# Biot-Savart Law

## What is Biot-savart Law?

If an electric current is passes through a conductor, it start to behave like a magnet. This means that, the current carrying conductor get magnetized due to current flowing through it. Using this property of a material, Biot-savart law states about the method of production of magnetic field by flow of a current through a conductor.

According to this law –

A magnetic field can be produced by a moving charges.

In other words, Biot-savart Law states that –

A magnetic field is produced by electric current flowing through a conductor.

### Application of Biot-savart Law

Biot-savart law is very useful in finding the magnetic field in following cases –

1. Magnetic field intensity developed by a current carrying wire of infinite length.

■ Exercise objective ■
Print everything in the Biot-Savart law page from "If an electric" down to "a moving charges.", word for word.

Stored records
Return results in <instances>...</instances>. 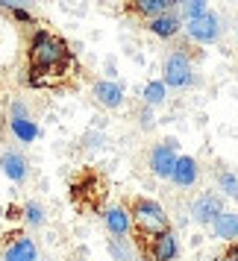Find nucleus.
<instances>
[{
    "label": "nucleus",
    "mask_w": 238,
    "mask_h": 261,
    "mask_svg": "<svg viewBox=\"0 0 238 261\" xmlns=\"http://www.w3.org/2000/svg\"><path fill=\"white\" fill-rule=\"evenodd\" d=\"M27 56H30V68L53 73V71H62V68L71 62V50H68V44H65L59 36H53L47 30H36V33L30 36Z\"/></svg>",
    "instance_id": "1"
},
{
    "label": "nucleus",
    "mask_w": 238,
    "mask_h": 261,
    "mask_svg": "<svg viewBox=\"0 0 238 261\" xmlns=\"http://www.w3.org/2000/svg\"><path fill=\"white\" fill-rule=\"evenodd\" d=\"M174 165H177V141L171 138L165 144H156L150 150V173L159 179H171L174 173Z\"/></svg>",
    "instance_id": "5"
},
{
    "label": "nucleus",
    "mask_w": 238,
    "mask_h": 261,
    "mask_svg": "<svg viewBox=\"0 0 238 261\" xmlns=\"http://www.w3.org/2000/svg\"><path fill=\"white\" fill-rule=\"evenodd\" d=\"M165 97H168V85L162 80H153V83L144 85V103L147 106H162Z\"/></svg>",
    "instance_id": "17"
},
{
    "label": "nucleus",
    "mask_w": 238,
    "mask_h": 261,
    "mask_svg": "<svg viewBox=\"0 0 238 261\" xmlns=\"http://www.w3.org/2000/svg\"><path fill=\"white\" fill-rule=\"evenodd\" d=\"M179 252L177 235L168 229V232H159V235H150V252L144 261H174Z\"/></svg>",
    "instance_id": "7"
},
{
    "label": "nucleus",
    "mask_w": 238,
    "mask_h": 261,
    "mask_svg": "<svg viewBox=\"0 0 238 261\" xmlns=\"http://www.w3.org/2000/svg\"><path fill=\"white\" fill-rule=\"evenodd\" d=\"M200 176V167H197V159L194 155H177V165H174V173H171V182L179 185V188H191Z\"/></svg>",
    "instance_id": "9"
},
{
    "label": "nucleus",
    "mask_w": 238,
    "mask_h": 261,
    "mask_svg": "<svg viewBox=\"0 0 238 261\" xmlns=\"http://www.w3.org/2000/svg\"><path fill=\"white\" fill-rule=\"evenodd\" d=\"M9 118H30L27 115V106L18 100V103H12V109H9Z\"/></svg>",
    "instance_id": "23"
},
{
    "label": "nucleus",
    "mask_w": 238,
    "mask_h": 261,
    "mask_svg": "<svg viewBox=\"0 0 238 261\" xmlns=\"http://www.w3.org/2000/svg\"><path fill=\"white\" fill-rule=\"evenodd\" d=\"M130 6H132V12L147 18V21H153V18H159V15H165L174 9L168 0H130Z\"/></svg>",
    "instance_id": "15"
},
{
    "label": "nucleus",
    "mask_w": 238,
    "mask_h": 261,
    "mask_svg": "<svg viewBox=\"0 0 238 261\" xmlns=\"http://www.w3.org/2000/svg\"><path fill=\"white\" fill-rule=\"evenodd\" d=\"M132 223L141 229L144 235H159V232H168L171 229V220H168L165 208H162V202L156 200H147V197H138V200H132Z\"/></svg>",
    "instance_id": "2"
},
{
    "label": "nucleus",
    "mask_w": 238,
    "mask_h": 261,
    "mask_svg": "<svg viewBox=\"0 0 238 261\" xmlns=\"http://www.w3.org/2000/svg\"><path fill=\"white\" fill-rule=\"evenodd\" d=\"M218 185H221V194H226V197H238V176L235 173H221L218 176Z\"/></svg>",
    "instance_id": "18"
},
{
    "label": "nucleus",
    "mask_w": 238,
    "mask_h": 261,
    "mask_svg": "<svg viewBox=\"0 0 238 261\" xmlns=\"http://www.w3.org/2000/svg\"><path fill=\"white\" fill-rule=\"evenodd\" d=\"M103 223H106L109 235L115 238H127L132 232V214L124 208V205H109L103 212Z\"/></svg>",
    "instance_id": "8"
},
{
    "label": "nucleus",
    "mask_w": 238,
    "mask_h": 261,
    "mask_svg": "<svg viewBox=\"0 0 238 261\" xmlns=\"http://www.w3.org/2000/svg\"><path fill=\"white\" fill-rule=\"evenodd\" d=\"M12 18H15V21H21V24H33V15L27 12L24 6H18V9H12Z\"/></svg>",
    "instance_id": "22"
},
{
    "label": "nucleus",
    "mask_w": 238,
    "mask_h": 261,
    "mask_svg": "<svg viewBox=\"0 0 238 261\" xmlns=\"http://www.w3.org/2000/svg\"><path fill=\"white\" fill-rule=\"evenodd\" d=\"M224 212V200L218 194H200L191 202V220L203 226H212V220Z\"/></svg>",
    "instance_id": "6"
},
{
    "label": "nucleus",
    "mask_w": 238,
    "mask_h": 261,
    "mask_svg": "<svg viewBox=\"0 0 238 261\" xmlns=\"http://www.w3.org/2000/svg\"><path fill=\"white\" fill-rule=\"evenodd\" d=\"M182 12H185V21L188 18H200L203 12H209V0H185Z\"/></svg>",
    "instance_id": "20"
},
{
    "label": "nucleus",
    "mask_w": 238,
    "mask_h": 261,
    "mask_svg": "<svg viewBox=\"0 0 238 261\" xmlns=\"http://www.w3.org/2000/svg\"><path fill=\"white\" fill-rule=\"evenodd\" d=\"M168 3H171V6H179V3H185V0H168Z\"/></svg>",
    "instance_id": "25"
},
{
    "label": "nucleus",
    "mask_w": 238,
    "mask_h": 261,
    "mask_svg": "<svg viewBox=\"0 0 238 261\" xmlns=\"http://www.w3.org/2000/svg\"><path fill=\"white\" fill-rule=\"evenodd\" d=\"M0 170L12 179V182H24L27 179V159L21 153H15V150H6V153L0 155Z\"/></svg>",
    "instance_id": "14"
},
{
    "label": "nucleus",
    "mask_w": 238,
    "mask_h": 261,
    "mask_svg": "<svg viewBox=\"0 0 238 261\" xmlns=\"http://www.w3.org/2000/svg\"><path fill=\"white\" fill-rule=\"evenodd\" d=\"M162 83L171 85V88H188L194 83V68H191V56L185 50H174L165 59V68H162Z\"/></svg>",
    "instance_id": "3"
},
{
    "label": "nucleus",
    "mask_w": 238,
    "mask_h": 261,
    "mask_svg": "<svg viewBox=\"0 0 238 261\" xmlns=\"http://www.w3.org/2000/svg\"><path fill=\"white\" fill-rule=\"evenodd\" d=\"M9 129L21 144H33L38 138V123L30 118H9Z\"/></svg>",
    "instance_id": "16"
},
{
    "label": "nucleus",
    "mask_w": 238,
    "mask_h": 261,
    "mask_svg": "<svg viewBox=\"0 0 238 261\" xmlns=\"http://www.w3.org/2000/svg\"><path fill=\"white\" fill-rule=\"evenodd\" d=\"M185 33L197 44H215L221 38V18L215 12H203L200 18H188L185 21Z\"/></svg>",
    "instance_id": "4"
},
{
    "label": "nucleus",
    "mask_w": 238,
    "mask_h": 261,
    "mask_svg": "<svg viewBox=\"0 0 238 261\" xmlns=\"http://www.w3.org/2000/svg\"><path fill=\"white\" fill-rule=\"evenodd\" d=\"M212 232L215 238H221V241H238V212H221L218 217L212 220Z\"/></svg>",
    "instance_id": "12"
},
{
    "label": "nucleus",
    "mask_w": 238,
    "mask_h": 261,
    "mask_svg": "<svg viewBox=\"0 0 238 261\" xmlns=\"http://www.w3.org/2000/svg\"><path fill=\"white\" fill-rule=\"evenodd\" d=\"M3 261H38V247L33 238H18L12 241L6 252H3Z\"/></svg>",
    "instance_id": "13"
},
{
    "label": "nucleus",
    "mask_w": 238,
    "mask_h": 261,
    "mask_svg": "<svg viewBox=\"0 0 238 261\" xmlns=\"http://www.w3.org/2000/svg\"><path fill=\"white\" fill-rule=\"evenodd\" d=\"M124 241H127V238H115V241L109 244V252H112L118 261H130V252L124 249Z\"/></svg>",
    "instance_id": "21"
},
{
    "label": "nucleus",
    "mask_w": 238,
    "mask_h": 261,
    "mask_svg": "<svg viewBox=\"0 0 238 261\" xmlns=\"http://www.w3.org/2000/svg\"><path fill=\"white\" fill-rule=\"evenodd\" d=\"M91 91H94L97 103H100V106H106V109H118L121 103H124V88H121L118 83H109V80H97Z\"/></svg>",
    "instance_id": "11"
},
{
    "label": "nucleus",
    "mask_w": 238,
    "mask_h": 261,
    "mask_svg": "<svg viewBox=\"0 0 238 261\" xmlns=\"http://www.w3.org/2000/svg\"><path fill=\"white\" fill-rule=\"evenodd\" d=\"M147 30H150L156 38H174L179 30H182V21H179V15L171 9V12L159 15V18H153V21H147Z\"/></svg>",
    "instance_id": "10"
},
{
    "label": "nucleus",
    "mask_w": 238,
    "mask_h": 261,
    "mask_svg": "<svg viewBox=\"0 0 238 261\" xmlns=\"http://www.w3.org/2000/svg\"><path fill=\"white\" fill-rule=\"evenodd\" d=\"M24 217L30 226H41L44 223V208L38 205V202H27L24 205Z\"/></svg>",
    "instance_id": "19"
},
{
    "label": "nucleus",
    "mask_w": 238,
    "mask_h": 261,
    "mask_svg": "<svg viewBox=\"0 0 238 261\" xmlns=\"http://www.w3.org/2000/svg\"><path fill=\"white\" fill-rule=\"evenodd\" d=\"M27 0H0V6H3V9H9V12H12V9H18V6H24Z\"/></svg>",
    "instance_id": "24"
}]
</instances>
...
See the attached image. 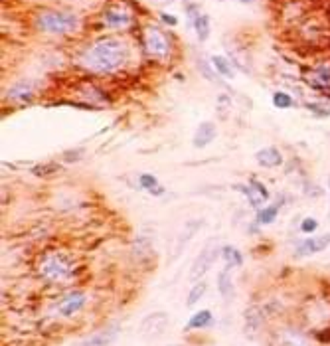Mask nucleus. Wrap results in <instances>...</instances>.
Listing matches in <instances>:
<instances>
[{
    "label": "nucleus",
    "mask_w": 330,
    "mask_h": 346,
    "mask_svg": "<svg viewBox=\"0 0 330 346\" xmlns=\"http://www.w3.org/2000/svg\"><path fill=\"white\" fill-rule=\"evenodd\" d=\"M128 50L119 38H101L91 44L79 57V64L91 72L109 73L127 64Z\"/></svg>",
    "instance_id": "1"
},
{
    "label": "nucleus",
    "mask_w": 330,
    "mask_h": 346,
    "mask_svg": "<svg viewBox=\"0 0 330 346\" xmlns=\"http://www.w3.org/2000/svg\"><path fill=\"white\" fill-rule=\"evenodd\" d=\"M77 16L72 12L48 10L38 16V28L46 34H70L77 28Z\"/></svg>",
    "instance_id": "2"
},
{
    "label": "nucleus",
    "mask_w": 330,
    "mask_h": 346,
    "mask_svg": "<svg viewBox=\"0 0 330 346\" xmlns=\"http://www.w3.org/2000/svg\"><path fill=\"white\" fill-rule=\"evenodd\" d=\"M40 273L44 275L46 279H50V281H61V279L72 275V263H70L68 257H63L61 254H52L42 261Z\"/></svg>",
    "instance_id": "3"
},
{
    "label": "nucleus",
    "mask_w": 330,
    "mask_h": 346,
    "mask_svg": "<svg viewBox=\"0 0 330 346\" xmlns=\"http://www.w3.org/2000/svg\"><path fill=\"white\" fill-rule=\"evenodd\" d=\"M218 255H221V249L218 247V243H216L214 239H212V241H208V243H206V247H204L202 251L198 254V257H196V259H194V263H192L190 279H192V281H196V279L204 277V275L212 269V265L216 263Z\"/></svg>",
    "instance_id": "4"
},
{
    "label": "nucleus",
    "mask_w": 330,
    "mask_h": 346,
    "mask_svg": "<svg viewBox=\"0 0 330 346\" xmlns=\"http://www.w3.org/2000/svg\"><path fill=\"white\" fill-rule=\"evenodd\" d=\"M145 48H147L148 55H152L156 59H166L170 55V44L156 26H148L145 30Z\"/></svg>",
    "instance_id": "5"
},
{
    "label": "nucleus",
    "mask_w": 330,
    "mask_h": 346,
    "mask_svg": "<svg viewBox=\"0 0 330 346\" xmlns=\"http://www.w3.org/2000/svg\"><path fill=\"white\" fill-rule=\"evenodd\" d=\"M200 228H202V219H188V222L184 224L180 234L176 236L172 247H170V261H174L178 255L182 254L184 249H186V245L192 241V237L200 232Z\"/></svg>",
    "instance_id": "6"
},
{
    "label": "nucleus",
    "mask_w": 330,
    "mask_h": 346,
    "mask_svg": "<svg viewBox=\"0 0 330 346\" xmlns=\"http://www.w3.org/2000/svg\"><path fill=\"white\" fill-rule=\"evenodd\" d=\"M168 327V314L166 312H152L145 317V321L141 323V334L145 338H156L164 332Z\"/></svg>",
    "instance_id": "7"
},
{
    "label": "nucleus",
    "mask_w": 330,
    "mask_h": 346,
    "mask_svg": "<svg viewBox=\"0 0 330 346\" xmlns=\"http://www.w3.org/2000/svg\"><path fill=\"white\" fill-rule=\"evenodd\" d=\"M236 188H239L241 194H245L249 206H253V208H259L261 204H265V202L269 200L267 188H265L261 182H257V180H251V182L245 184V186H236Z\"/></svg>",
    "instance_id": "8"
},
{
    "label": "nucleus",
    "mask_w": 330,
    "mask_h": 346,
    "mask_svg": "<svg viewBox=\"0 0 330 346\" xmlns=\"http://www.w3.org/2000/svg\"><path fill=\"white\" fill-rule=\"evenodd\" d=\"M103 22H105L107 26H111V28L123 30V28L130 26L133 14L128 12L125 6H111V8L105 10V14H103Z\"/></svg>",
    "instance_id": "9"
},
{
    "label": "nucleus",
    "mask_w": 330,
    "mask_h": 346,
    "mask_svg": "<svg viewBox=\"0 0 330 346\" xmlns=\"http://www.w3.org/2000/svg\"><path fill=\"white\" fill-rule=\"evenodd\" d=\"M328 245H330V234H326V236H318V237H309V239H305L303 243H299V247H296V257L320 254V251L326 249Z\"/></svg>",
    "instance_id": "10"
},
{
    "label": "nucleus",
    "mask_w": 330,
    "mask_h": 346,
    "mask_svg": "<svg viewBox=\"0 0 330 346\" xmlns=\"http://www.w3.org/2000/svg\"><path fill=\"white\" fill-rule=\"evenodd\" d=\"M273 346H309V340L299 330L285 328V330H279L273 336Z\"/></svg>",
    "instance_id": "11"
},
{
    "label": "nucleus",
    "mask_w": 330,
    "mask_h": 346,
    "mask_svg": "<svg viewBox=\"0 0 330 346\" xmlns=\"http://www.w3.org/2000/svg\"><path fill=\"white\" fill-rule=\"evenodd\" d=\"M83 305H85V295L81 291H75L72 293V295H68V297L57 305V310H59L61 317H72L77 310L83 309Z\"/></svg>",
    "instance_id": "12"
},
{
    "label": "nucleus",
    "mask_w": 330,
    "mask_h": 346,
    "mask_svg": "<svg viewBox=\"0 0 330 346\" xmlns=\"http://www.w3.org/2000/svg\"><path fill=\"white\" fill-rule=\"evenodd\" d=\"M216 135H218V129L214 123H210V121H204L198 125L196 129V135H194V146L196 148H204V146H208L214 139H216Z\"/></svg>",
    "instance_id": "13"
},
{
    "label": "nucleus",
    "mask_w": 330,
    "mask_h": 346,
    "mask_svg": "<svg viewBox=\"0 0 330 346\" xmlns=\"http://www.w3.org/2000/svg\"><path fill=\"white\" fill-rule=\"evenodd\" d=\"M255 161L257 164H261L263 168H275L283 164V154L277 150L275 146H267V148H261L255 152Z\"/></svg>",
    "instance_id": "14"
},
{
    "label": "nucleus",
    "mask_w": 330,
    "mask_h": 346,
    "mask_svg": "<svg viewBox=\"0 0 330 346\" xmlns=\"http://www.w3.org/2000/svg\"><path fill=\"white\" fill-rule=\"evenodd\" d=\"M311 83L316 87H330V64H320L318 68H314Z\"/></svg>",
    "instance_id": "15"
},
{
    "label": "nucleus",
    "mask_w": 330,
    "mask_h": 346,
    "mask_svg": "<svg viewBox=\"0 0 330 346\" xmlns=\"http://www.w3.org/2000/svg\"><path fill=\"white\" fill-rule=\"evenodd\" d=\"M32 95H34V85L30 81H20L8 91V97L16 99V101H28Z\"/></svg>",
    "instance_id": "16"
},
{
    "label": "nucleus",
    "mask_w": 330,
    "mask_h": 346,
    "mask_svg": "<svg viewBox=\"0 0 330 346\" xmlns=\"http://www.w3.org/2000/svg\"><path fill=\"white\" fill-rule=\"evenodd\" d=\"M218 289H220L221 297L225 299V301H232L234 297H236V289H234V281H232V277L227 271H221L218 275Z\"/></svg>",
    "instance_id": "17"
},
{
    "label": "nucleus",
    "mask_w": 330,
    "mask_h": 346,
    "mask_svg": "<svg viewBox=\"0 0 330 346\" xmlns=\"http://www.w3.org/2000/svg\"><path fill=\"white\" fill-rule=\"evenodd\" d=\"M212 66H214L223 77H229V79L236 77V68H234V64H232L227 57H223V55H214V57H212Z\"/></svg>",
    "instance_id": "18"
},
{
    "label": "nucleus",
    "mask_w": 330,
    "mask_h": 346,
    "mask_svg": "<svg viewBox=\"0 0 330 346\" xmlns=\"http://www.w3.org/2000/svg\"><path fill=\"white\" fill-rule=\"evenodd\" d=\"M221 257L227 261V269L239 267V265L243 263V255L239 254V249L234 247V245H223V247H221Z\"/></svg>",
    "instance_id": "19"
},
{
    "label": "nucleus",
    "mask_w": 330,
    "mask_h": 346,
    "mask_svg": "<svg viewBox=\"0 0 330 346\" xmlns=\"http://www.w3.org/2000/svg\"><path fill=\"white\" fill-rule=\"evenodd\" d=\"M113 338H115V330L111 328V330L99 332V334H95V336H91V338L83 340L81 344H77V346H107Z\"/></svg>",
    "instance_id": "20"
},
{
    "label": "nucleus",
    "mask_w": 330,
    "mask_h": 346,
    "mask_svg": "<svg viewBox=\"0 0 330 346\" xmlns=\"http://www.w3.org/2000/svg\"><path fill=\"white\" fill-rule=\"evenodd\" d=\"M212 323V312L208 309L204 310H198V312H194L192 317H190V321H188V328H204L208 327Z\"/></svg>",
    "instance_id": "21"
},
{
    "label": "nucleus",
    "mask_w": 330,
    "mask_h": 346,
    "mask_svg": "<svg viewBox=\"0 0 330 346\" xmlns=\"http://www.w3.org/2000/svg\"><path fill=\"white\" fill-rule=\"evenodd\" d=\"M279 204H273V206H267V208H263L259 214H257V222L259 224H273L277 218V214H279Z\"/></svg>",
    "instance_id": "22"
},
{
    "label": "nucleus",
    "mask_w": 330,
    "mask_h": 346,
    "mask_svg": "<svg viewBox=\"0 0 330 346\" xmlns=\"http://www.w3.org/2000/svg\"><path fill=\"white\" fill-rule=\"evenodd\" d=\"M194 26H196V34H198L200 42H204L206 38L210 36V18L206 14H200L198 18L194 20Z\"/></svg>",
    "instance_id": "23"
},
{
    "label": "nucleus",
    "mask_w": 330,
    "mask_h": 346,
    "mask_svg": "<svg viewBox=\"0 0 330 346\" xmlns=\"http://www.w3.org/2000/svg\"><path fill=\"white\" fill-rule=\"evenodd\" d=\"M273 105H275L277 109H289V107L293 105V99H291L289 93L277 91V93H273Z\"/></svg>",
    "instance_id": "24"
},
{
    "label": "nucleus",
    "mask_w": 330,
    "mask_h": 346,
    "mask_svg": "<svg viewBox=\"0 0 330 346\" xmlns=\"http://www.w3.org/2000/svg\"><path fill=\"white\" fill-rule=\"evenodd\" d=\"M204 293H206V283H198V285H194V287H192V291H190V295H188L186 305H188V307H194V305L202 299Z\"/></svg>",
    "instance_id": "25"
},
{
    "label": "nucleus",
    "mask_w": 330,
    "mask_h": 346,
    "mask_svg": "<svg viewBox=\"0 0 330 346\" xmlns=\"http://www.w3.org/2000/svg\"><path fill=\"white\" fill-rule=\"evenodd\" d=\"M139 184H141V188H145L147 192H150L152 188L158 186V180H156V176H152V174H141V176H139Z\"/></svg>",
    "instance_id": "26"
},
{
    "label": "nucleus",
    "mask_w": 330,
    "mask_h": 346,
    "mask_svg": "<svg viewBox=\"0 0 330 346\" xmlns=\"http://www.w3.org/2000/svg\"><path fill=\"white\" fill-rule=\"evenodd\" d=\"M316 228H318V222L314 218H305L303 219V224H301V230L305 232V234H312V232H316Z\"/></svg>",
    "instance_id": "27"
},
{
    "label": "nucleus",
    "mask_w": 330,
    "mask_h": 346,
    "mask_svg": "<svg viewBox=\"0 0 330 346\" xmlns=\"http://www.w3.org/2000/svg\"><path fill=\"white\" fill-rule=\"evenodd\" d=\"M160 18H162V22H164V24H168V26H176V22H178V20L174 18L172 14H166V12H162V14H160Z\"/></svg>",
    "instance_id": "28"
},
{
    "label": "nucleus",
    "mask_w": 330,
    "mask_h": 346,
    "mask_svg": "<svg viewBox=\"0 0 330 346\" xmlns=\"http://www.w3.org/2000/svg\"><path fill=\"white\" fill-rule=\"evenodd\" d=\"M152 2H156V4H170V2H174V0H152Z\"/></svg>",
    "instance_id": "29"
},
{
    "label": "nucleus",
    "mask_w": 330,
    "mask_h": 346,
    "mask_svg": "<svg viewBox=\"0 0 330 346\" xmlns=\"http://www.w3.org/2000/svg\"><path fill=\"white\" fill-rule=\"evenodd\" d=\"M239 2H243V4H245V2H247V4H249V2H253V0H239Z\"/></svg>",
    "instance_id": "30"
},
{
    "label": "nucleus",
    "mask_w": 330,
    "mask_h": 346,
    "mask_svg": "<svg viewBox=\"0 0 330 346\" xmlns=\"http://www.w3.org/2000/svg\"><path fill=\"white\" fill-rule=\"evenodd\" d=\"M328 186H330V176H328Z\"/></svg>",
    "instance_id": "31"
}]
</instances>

■ Response for this exercise ■
If an electric current is passes through a conductor, it start to behave like a magnet. This means that, the current carrying conductor get magnetized due to current flowing through it. Using this property of a material, Biot-savart law states about the method of production of magnetic field by flow of a current through a conductor.

According to this law –

A magnetic field can be produced by a moving charges.